The task ::
Reproduce every one of the records below word for word, keeping each line as it is.
## Start
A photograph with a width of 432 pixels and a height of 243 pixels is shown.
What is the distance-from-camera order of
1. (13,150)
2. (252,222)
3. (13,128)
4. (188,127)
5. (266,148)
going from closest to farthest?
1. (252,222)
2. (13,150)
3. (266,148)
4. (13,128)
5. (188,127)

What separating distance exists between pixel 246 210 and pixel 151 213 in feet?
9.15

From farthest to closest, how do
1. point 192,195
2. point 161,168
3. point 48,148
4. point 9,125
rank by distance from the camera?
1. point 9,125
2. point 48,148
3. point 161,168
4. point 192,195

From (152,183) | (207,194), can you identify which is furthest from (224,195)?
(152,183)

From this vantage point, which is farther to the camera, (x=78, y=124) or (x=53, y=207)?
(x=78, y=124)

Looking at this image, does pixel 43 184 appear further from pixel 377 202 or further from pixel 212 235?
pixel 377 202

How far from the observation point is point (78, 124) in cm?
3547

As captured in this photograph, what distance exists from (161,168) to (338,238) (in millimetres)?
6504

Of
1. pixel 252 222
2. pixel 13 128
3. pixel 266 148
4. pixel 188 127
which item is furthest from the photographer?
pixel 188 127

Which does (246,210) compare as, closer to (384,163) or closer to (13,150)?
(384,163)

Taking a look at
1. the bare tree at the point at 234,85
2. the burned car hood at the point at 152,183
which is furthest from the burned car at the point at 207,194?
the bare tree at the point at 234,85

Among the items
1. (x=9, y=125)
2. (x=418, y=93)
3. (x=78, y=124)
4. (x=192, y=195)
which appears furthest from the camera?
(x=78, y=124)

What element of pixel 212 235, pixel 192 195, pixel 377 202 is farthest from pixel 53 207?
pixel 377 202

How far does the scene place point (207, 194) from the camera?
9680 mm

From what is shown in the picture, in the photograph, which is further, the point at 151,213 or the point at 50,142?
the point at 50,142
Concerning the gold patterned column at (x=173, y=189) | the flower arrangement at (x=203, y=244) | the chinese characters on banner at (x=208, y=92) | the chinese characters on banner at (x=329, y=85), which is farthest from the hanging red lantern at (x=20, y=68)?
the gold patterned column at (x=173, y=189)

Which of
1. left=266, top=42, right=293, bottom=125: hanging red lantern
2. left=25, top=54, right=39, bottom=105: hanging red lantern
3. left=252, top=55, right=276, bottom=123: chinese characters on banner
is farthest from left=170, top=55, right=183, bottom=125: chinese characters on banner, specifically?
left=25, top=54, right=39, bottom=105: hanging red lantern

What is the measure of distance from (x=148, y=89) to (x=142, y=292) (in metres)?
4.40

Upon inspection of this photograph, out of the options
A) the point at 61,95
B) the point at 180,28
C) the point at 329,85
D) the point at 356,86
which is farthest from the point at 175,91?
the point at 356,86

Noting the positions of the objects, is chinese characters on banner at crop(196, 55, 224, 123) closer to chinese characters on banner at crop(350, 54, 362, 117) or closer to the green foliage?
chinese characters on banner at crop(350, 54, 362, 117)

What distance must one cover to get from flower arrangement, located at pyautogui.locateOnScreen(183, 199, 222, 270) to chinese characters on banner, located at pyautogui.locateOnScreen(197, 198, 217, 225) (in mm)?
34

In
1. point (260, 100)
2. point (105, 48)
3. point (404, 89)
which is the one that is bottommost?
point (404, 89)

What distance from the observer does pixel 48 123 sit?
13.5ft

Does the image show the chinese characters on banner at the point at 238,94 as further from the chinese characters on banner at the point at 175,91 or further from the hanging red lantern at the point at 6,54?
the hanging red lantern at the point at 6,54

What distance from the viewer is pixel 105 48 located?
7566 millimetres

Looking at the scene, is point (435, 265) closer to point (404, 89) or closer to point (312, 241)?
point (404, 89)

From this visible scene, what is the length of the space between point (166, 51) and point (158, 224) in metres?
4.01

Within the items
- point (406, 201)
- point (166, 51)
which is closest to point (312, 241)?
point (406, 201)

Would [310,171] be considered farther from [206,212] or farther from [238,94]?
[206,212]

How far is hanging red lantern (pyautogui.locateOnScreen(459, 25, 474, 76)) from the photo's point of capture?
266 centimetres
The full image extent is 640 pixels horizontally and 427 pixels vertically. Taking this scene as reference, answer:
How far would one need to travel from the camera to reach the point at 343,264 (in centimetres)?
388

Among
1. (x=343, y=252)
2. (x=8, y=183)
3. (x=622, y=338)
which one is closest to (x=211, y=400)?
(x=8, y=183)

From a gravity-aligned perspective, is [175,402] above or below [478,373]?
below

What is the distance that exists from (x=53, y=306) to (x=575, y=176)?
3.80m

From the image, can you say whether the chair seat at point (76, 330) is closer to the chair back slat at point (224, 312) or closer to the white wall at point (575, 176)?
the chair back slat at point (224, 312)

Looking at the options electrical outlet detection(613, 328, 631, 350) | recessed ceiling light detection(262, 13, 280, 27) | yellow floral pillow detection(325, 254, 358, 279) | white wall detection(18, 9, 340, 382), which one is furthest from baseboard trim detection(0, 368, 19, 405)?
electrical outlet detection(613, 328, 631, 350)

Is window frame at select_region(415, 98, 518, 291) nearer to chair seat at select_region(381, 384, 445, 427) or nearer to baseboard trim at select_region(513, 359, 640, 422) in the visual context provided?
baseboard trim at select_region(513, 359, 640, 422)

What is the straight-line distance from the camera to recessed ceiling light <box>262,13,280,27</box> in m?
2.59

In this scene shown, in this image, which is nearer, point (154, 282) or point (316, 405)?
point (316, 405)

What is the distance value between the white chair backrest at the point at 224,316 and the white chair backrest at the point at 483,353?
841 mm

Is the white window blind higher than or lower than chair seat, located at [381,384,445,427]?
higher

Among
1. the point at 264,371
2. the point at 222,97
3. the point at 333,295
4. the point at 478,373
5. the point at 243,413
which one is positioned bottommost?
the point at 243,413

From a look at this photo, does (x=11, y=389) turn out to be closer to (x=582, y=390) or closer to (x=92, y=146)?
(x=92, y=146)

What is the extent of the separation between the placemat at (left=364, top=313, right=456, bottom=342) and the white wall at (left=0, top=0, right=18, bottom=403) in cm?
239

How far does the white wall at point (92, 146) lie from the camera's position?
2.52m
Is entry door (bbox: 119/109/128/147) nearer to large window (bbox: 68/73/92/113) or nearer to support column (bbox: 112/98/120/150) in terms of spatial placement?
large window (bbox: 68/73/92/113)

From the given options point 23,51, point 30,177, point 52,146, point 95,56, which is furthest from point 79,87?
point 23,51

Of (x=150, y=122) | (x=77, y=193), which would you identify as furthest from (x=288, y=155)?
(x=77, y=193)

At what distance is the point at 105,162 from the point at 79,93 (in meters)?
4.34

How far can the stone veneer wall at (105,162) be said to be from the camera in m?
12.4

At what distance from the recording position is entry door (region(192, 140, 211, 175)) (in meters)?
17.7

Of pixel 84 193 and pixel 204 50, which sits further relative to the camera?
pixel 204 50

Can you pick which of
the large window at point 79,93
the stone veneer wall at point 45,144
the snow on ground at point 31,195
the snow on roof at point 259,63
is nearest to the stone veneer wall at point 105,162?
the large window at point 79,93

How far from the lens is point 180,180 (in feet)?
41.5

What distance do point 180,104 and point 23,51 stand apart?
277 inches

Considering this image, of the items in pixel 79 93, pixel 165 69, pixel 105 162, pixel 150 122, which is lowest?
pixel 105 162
## End
Exercise solution ::
A photograph with a width of 432 pixels and a height of 243 pixels is shown.
What is the distance-from-camera order of
1. (13,150)
2. (252,222)
3. (13,128)
4. (188,127)
5. (266,148)
going from closest to farthest?
1. (252,222)
2. (13,150)
3. (266,148)
4. (13,128)
5. (188,127)

What separating distance exists between pixel 246 210 and pixel 151 213 in feet?
9.15

From farthest to closest, how do
1. point 192,195
2. point 161,168
3. point 48,148
4. point 9,125
rank by distance from the camera?
1. point 9,125
2. point 48,148
3. point 161,168
4. point 192,195

From (152,183) | (207,194), can you identify which is furthest from (224,195)?
(152,183)

From this vantage point, which is farther to the camera, (x=78, y=124) or (x=53, y=207)?
(x=78, y=124)

Looking at this image, does pixel 43 184 appear further from pixel 377 202 or further from pixel 212 235?
pixel 377 202

How far from the observation point is point (78, 124) in cm?
3547

As captured in this photograph, what distance exists from (161,168) to (338,238) (in millimetres)?
6504

Of
1. pixel 252 222
2. pixel 13 128
3. pixel 266 148
4. pixel 188 127
which item is furthest from the photographer?
pixel 188 127

Which does (246,210) compare as, closer to (384,163) or closer to (13,150)?
(384,163)

Taking a look at
1. the bare tree at the point at 234,85
2. the burned car hood at the point at 152,183
which is furthest from the burned car at the point at 207,194?
the bare tree at the point at 234,85

Among the items
1. (x=9, y=125)
2. (x=418, y=93)
3. (x=78, y=124)
4. (x=192, y=195)
which appears furthest from the camera?
(x=78, y=124)

What element of pixel 212 235, pixel 192 195, pixel 377 202 is farthest from pixel 53 207?
pixel 377 202

How far does the scene place point (207, 194) from the camera?
9680 mm

From what is shown in the picture, in the photograph, which is further, the point at 151,213 or the point at 50,142?
the point at 50,142
Concerning the gold patterned column at (x=173, y=189) | the flower arrangement at (x=203, y=244) | the chinese characters on banner at (x=208, y=92) | the chinese characters on banner at (x=329, y=85), which is farthest from the hanging red lantern at (x=20, y=68)?
the gold patterned column at (x=173, y=189)

Which of
1. left=266, top=42, right=293, bottom=125: hanging red lantern
2. left=25, top=54, right=39, bottom=105: hanging red lantern
3. left=252, top=55, right=276, bottom=123: chinese characters on banner
is farthest from left=170, top=55, right=183, bottom=125: chinese characters on banner, specifically?
left=25, top=54, right=39, bottom=105: hanging red lantern

What is the measure of distance from (x=148, y=89) to (x=142, y=292) (in metres)?
4.40

Upon inspection of this photograph, out of the options
A) the point at 61,95
B) the point at 180,28
C) the point at 329,85
D) the point at 356,86
which is farthest from the point at 175,91?
the point at 356,86

Noting the positions of the objects, is chinese characters on banner at crop(196, 55, 224, 123) closer to chinese characters on banner at crop(350, 54, 362, 117) or closer to the green foliage?
chinese characters on banner at crop(350, 54, 362, 117)

What distance must one cover to get from flower arrangement, located at pyautogui.locateOnScreen(183, 199, 222, 270) to chinese characters on banner, located at pyautogui.locateOnScreen(197, 198, 217, 225) (in mm)?
34

In
1. point (260, 100)
2. point (105, 48)
3. point (404, 89)
which is the one that is bottommost?
point (404, 89)

What distance from the observer does pixel 48 123 sit?
13.5ft

Does the image show the chinese characters on banner at the point at 238,94 as further from the chinese characters on banner at the point at 175,91 or further from the hanging red lantern at the point at 6,54?
the hanging red lantern at the point at 6,54

What distance from the viewer is pixel 105 48 located?
7566 millimetres

Looking at the scene, is point (435, 265) closer to point (404, 89) or closer to point (312, 241)?
point (404, 89)

From this visible scene, what is the length of the space between point (166, 51) and point (158, 224) in metres?
4.01

Within the items
- point (406, 201)
- point (166, 51)
which is closest to point (312, 241)?
point (406, 201)

Would [310,171] be considered farther from [206,212] or farther from [238,94]?
[206,212]

How far is hanging red lantern (pyautogui.locateOnScreen(459, 25, 474, 76)) from the photo's point of capture?
266 centimetres
The full image extent is 640 pixels horizontally and 427 pixels vertically. Taking this scene as reference, answer:
How far would one need to travel from the camera to reach the point at 343,264 (in centimetres)?
388

Among
1. (x=343, y=252)
2. (x=8, y=183)
3. (x=622, y=338)
which one is closest to (x=211, y=400)?
(x=8, y=183)

From a gravity-aligned perspective, is [175,402] above or below [478,373]?
below

What is the distance that exists from (x=53, y=306) to (x=575, y=176)?
3.80m

From the image, can you say whether the chair seat at point (76, 330) is closer to the chair back slat at point (224, 312) or closer to the white wall at point (575, 176)?
the chair back slat at point (224, 312)

Looking at the options electrical outlet detection(613, 328, 631, 350) | recessed ceiling light detection(262, 13, 280, 27) | yellow floral pillow detection(325, 254, 358, 279) | white wall detection(18, 9, 340, 382), which one is furthest from baseboard trim detection(0, 368, 19, 405)?
electrical outlet detection(613, 328, 631, 350)

Is window frame at select_region(415, 98, 518, 291) nearer to chair seat at select_region(381, 384, 445, 427) or nearer to baseboard trim at select_region(513, 359, 640, 422) in the visual context provided?
baseboard trim at select_region(513, 359, 640, 422)

What is the straight-line distance from the camera to recessed ceiling light <box>262,13,280,27</box> in m?
2.59

In this scene shown, in this image, which is nearer, point (154, 282) or point (316, 405)?
point (316, 405)

What is the distance value between the white chair backrest at the point at 224,316 and the white chair backrest at the point at 483,353?
841 mm

Is the white window blind higher than or lower than chair seat, located at [381,384,445,427]?
higher

Among
1. the point at 264,371
2. the point at 222,97
3. the point at 333,295
4. the point at 478,373
5. the point at 243,413
which one is positioned bottommost?
the point at 243,413

From a look at this photo, does (x=11, y=389) turn out to be closer to (x=582, y=390) or closer to (x=92, y=146)?
(x=92, y=146)

What is the extent of the separation between the placemat at (left=364, top=313, right=456, bottom=342) and the white wall at (left=0, top=0, right=18, bottom=403) in cm?
239

How far does the white wall at point (92, 146) lie from the camera's position?
2.52m
Is entry door (bbox: 119/109/128/147) nearer to large window (bbox: 68/73/92/113) or nearer to support column (bbox: 112/98/120/150) in terms of spatial placement?
large window (bbox: 68/73/92/113)

From the given options point 23,51, point 30,177, point 52,146, point 95,56, which is furthest from point 79,87?
point 23,51

Of (x=150, y=122) | (x=77, y=193), which would you identify as furthest from (x=288, y=155)?
(x=77, y=193)

At what distance is the point at 105,162 from the point at 79,93 (in meters)?
4.34

How far can the stone veneer wall at (105,162) be said to be from the camera in m?
12.4

At what distance from the recording position is entry door (region(192, 140, 211, 175)) (in meters)?
17.7

Of pixel 84 193 and pixel 204 50, which sits further relative to the camera?
pixel 204 50

Can you pick which of
the large window at point 79,93
the stone veneer wall at point 45,144
the snow on ground at point 31,195
the snow on roof at point 259,63
is nearest to the stone veneer wall at point 105,162?
the large window at point 79,93

How far from the lens is point 180,180 (in feet)?
41.5

What distance do point 180,104 and point 23,51 stand apart?
277 inches

Considering this image, of the items in pixel 79 93, pixel 165 69, pixel 105 162, pixel 150 122, which is lowest?
pixel 105 162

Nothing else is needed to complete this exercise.